The nonprofit think tank released a study Wednesday that found a growing number of Americans say there are “strong” or “very strong” conflicts between the rich and poor — a number that has grown 19 percent since July 2009. This growing class friction is a greater potential source of tension in the country now than traditional divides over immigration, race and age.
“It is kind of amazing,” said Richard Morin, a senior editor at Pew who authored the study. “This is people not only sensing conflict but people sensing an intensity of these conflicts — that’s what makes it striking and politically important.”

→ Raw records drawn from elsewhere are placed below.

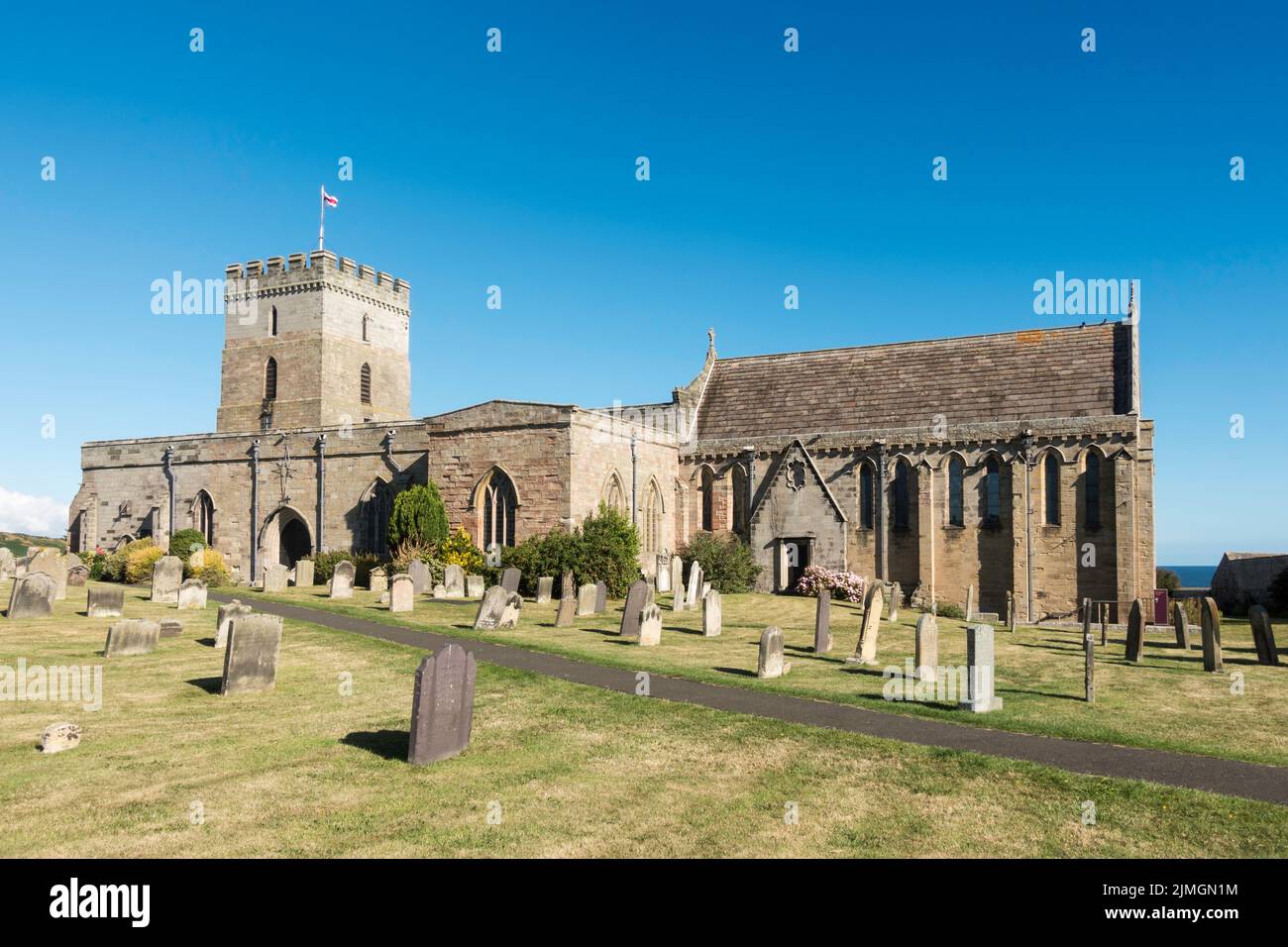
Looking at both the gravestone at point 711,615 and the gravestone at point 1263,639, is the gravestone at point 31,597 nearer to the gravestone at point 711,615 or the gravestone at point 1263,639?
the gravestone at point 711,615

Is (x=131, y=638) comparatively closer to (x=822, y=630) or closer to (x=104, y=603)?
(x=104, y=603)

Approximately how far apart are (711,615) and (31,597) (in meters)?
14.8

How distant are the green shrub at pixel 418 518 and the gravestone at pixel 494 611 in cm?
1053

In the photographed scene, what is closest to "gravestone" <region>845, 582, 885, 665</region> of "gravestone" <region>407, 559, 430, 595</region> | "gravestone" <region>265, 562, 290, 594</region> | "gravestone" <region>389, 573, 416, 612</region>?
"gravestone" <region>389, 573, 416, 612</region>

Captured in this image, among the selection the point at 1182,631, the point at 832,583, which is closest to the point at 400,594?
the point at 832,583

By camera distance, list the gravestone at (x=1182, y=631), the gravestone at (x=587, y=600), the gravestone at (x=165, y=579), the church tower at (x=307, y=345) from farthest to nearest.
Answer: the church tower at (x=307, y=345) < the gravestone at (x=165, y=579) < the gravestone at (x=587, y=600) < the gravestone at (x=1182, y=631)

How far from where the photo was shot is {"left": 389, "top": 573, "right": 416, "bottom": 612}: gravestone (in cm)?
2319

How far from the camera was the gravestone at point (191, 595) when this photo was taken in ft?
73.4

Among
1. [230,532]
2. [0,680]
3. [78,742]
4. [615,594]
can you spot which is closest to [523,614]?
[615,594]

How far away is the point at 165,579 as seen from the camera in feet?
81.4

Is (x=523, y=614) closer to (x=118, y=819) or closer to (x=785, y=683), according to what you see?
(x=785, y=683)

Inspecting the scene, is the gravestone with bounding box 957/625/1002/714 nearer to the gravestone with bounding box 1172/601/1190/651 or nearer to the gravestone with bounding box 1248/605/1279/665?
the gravestone with bounding box 1248/605/1279/665

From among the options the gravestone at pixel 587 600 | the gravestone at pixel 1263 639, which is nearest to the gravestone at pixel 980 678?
the gravestone at pixel 1263 639

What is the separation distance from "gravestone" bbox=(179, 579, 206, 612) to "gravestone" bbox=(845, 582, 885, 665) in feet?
52.0
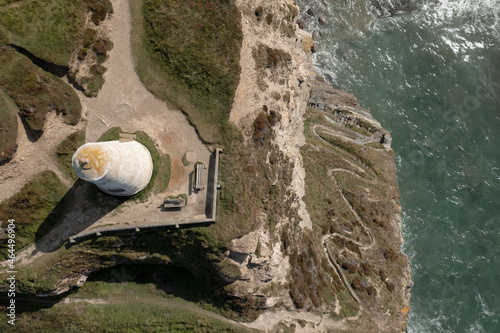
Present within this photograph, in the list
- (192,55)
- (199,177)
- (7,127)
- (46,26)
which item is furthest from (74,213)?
(192,55)

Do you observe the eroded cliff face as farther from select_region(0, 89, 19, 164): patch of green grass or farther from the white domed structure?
select_region(0, 89, 19, 164): patch of green grass

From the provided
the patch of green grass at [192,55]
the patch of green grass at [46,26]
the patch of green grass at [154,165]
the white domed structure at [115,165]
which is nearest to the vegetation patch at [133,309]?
the patch of green grass at [154,165]

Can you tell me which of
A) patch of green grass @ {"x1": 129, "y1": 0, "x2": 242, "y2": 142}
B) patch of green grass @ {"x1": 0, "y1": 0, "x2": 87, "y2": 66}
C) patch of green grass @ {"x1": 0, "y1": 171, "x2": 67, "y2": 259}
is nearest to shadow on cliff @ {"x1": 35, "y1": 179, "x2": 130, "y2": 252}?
patch of green grass @ {"x1": 0, "y1": 171, "x2": 67, "y2": 259}

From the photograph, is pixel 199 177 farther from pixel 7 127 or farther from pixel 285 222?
pixel 7 127

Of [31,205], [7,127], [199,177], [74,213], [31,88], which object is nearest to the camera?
[7,127]

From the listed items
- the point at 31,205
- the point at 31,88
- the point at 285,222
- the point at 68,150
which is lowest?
the point at 31,205

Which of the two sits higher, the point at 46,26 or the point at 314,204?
the point at 46,26

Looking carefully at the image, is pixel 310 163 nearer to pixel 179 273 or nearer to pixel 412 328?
pixel 179 273
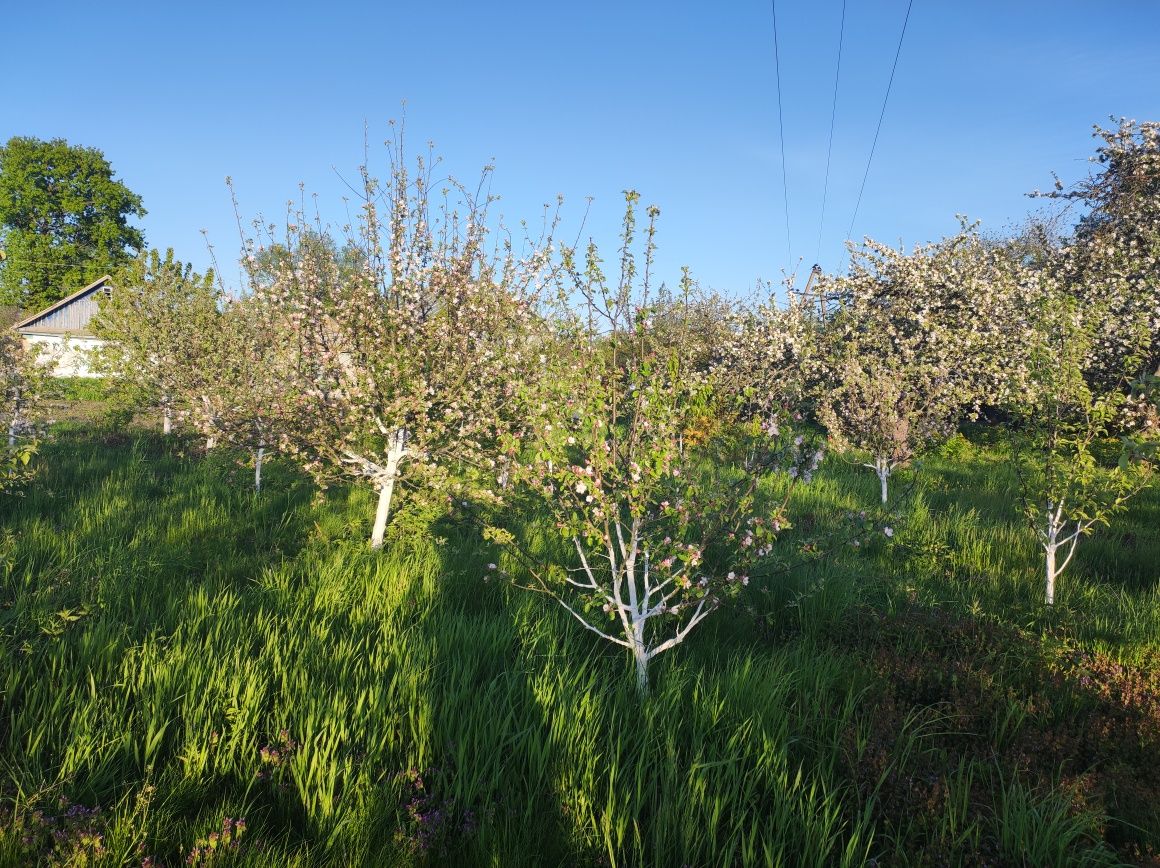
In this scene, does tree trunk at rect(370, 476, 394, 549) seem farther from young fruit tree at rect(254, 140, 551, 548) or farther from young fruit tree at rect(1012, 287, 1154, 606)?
young fruit tree at rect(1012, 287, 1154, 606)

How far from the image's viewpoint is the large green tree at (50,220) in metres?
49.8

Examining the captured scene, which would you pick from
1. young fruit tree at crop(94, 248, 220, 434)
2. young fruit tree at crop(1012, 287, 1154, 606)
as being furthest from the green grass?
young fruit tree at crop(94, 248, 220, 434)

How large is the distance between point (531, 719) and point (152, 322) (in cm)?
1619

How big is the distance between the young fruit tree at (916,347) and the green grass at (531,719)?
5.29 metres

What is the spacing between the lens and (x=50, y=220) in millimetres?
51000

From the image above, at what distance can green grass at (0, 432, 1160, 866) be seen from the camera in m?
2.89

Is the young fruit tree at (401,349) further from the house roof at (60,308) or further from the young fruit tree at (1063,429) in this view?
the house roof at (60,308)

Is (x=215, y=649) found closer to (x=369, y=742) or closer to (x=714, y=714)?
(x=369, y=742)

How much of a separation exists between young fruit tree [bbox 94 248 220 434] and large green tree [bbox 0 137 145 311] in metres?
43.9

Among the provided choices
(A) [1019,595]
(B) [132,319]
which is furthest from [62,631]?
(B) [132,319]

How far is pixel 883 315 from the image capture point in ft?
54.7

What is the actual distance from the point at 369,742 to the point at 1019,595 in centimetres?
672

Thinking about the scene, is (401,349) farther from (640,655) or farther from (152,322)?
(152,322)

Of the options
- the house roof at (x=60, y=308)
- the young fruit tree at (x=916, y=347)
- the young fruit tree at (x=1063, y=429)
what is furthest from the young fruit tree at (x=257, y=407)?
the house roof at (x=60, y=308)
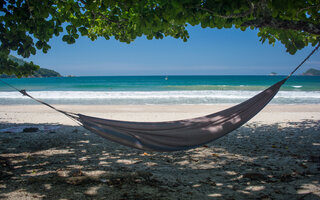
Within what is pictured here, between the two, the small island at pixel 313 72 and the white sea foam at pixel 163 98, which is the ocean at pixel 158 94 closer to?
the white sea foam at pixel 163 98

This pronounced attitude shift occurred throughout the income spectrum — to the very poor to wealthy — as well as among those with diverse political views. But younger adults, Democrats and African-Americans were more likely than others to sense the class tension, according to the study, a national survey of 2,048 adults.
While the survey results show a significant shift in public perceptions of class conflict in American life, they do not necessarily signal an increase in grievances toward the wealthy. It is possible that individuals who see more conflict between the classes think that anger toward the rich is misdirected. Nor do these data suggest growing support for government measures to reduce income inequality.